SOURCE =
——————
I kind of like my doctor to have that high priced schooling


----------



## keenataz (Feb 17, 2009)

wr said:


> If it's like Canadian schools, elective may not be as elective as people think. Our students must take math courses but they have choices on what type of math they take. The options would be what I'd consider heavy duty math (algebra, calculus, advanced geometry, etc) or what some consider to be more practical math (basis formulas, geometry etc).
> 
> The same is done with our sciences as well.


That makes more sense. Inn Grade 13 in high school, I took statistics but not algebra.


----------



## Bearfootfarm (Jul 13, 2006)

keenataz said:


> *Inn Grade 13* in high school, I took statistics but not algebra.


That must be some of that "new math".


----------



## SLFarmMI (Feb 21, 2013)

Bearfootfarm said:


> It's not supposed to tell you anything.
> It's to tell others how well both students and teachers are doing.


It doesn’t do that either.


----------



## HDRider (Jul 21, 2011)

SLFarmMI said:


> It doesn’t do that either.


Why do they do it?


----------



## Bearfootfarm (Jul 13, 2006)

SLFarmMI said:


> It doesn’t do that either.


Sure it does.
That's the "why" of testing, it's "common core".


----------



## SLFarmMI (Feb 21, 2013)

HDRider said:


> Why do they do it?


It funnels a lot of money to the test developers. It gives the politicians something they can point to when they pick winners and losers under the guise of “accountability”. It provides results in pretty charts and graphs. It provides the illusion that you can look at the results and make a determination about the quality of instruction. 

It does not inform instructional practice. It does not determine progress. It does not provide one iota of information about teacher quality.


----------



## HDRider (Jul 21, 2011)

SLFarmMI said:


> It funnels a lot of money to the test developers. It gives the politicians something they can point to when they pick winners and losers under the guise of “accountability”. It provides results in pretty charts and graphs. It provides the illusion that you can look at the results and make a determination about the quality of instruction.
> 
> It does not inform instructional practice. It does not determine progress. It does not provide one iota of information about teacher quality.
——————
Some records

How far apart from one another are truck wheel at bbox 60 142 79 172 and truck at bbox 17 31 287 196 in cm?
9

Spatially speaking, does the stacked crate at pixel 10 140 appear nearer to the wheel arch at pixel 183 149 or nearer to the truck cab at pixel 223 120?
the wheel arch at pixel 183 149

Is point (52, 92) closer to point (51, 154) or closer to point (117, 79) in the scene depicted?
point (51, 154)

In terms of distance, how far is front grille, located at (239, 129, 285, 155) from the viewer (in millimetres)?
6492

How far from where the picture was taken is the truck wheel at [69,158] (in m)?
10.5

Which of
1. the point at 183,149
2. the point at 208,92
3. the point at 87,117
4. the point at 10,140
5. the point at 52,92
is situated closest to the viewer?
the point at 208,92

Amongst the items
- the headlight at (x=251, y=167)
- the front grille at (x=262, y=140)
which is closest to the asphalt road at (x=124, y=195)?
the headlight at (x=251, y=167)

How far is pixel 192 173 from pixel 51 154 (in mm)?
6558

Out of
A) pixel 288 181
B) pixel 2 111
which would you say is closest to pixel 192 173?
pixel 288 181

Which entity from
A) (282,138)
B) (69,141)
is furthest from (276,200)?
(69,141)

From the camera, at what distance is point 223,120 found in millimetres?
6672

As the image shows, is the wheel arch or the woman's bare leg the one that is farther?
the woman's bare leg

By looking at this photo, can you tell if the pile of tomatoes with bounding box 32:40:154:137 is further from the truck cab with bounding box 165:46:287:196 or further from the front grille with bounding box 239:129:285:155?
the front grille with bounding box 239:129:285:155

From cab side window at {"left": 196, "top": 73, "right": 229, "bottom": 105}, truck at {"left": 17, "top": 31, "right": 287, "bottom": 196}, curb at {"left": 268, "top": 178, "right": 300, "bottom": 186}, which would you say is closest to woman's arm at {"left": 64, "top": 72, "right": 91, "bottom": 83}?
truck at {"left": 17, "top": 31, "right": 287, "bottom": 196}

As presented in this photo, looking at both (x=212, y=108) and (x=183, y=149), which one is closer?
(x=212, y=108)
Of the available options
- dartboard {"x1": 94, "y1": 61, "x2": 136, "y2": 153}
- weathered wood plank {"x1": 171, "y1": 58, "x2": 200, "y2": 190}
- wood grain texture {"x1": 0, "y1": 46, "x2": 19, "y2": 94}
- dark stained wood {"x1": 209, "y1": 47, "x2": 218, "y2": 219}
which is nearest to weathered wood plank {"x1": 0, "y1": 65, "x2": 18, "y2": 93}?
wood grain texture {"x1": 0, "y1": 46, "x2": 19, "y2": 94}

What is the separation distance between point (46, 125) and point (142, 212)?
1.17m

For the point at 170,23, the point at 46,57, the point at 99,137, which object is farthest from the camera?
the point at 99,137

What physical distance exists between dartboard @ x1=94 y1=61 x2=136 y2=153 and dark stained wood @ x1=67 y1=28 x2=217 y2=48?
——————
TO DO =
A - Answer these from the forum thread on school math and testing:
(i) In Grade 13, which course did keenataz take instead of algebra?
(ii) Besides math, which subjects does wr say offer the same kind of choice?
(iii) According to SLFarmMI, who receives a lot of money from the testing?
B - Translate this sentence from the forum thread into French: "Our students must take math courses but they have choices on what type of math they take."

ANSWERS TO EACH TASK =
A -
(i) Statistics.
(ii) The sciences.
(iii) The test developers.

B - Nos élèves doivent suivre des cours de mathématiques, mais ils ont le choix du type de mathématiques qu'ils suivent.